Il paragone con i giorni nostri, dove l’informazione proviene da un numero spropositato di fonti, per la maggior parte inattendibili, dove lo smartphone è diventato il prolungamento della mano, dove le persone trascorrono quasi l’intera giornata davanti a uno schermo, fa tremare i polsi. Se prima bastava spegnere la tv per disconnettersi dal “Matrix”, oggi rinunciare ai social e a Whatsapp equivale a una scelta di vita ascetica. E se ricordiamo l’amministrazione Bush come un establishment bugiardo, cosa dovremmo dire dei quattro anni di Donald Trump? E poi, non ricordo le sette di terrapiattisti, no vax e compagnia cantante. Ma su questo fronte ammetto la mia ignoranza, magari c’erano e non l’ho mai saputo.

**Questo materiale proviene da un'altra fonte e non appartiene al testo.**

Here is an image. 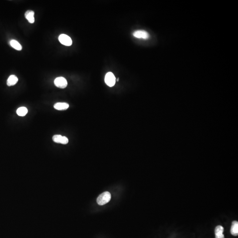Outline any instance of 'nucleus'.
<instances>
[{"label":"nucleus","instance_id":"8","mask_svg":"<svg viewBox=\"0 0 238 238\" xmlns=\"http://www.w3.org/2000/svg\"><path fill=\"white\" fill-rule=\"evenodd\" d=\"M224 228L222 226L218 225L216 227L215 229V234L216 238H225L224 235Z\"/></svg>","mask_w":238,"mask_h":238},{"label":"nucleus","instance_id":"11","mask_svg":"<svg viewBox=\"0 0 238 238\" xmlns=\"http://www.w3.org/2000/svg\"><path fill=\"white\" fill-rule=\"evenodd\" d=\"M231 233L233 236H237L238 235V222L237 221H233L232 222Z\"/></svg>","mask_w":238,"mask_h":238},{"label":"nucleus","instance_id":"1","mask_svg":"<svg viewBox=\"0 0 238 238\" xmlns=\"http://www.w3.org/2000/svg\"><path fill=\"white\" fill-rule=\"evenodd\" d=\"M111 198V194L108 191H106L99 195L97 199V202L99 205H104L109 202Z\"/></svg>","mask_w":238,"mask_h":238},{"label":"nucleus","instance_id":"12","mask_svg":"<svg viewBox=\"0 0 238 238\" xmlns=\"http://www.w3.org/2000/svg\"><path fill=\"white\" fill-rule=\"evenodd\" d=\"M10 44L11 46L14 49L18 51H21L22 50V47L20 43L18 41L15 40H12L10 42Z\"/></svg>","mask_w":238,"mask_h":238},{"label":"nucleus","instance_id":"14","mask_svg":"<svg viewBox=\"0 0 238 238\" xmlns=\"http://www.w3.org/2000/svg\"><path fill=\"white\" fill-rule=\"evenodd\" d=\"M119 79V78H118L117 79V81H118Z\"/></svg>","mask_w":238,"mask_h":238},{"label":"nucleus","instance_id":"9","mask_svg":"<svg viewBox=\"0 0 238 238\" xmlns=\"http://www.w3.org/2000/svg\"><path fill=\"white\" fill-rule=\"evenodd\" d=\"M68 104L65 102H58L54 105V109L58 110H65L69 108Z\"/></svg>","mask_w":238,"mask_h":238},{"label":"nucleus","instance_id":"13","mask_svg":"<svg viewBox=\"0 0 238 238\" xmlns=\"http://www.w3.org/2000/svg\"><path fill=\"white\" fill-rule=\"evenodd\" d=\"M28 110L25 107H21L17 110V113L18 116L24 117L28 113Z\"/></svg>","mask_w":238,"mask_h":238},{"label":"nucleus","instance_id":"2","mask_svg":"<svg viewBox=\"0 0 238 238\" xmlns=\"http://www.w3.org/2000/svg\"><path fill=\"white\" fill-rule=\"evenodd\" d=\"M105 81L106 84L110 87H112L115 84L116 79L115 76L111 72H108L105 78Z\"/></svg>","mask_w":238,"mask_h":238},{"label":"nucleus","instance_id":"6","mask_svg":"<svg viewBox=\"0 0 238 238\" xmlns=\"http://www.w3.org/2000/svg\"><path fill=\"white\" fill-rule=\"evenodd\" d=\"M53 140L57 144H67L68 143V140L67 137L62 136L60 135H54L53 137Z\"/></svg>","mask_w":238,"mask_h":238},{"label":"nucleus","instance_id":"10","mask_svg":"<svg viewBox=\"0 0 238 238\" xmlns=\"http://www.w3.org/2000/svg\"><path fill=\"white\" fill-rule=\"evenodd\" d=\"M18 78L15 75H11L8 78L7 81V84L8 86H10L15 85L17 83Z\"/></svg>","mask_w":238,"mask_h":238},{"label":"nucleus","instance_id":"3","mask_svg":"<svg viewBox=\"0 0 238 238\" xmlns=\"http://www.w3.org/2000/svg\"><path fill=\"white\" fill-rule=\"evenodd\" d=\"M54 84L56 87L60 88L63 89L67 87V81L63 77L56 78L54 80Z\"/></svg>","mask_w":238,"mask_h":238},{"label":"nucleus","instance_id":"7","mask_svg":"<svg viewBox=\"0 0 238 238\" xmlns=\"http://www.w3.org/2000/svg\"><path fill=\"white\" fill-rule=\"evenodd\" d=\"M34 15H35V12L32 10H28L25 13V18L31 24H33L35 22Z\"/></svg>","mask_w":238,"mask_h":238},{"label":"nucleus","instance_id":"4","mask_svg":"<svg viewBox=\"0 0 238 238\" xmlns=\"http://www.w3.org/2000/svg\"><path fill=\"white\" fill-rule=\"evenodd\" d=\"M58 39L60 42L64 46H70L72 44V41L71 38L65 34H61L60 35Z\"/></svg>","mask_w":238,"mask_h":238},{"label":"nucleus","instance_id":"5","mask_svg":"<svg viewBox=\"0 0 238 238\" xmlns=\"http://www.w3.org/2000/svg\"><path fill=\"white\" fill-rule=\"evenodd\" d=\"M133 36L138 39H147L149 38V35L148 32L144 30H138L133 33Z\"/></svg>","mask_w":238,"mask_h":238}]
</instances>
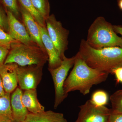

Rispetto a sedici anni fa l’american idiot dei Green Day non solo è un po’ più “idiota”, ma non è più solo americano. Si è moltiplicato, si è evoluto, si è sempre più dissociato dalla realtà. Se prima non aveva nulla in cui credere, oggi crede in cose non vere. Se prima il suo pensiero era anestetizzato e vuoto, oggi è radicalizzato e gonfio d’odio e la causa è sempre la stessa: un’inconfessabile e inascoltata paura. Mi piace pensare che i Green Day avessero intuito la pericolosità di un fenomeno all’epoca ancora in stato embrionale. È la consolazione di chi ha visto e subito tutto senza capire, se non troppo tardi. È una consolazione da scemi, anzi, da idioti. Ed è con questa colpa sul cuore che apro Spotify, alzo il volume al massimo e grido, oggi più di ieri: “Don’t wanna be an american idiot!”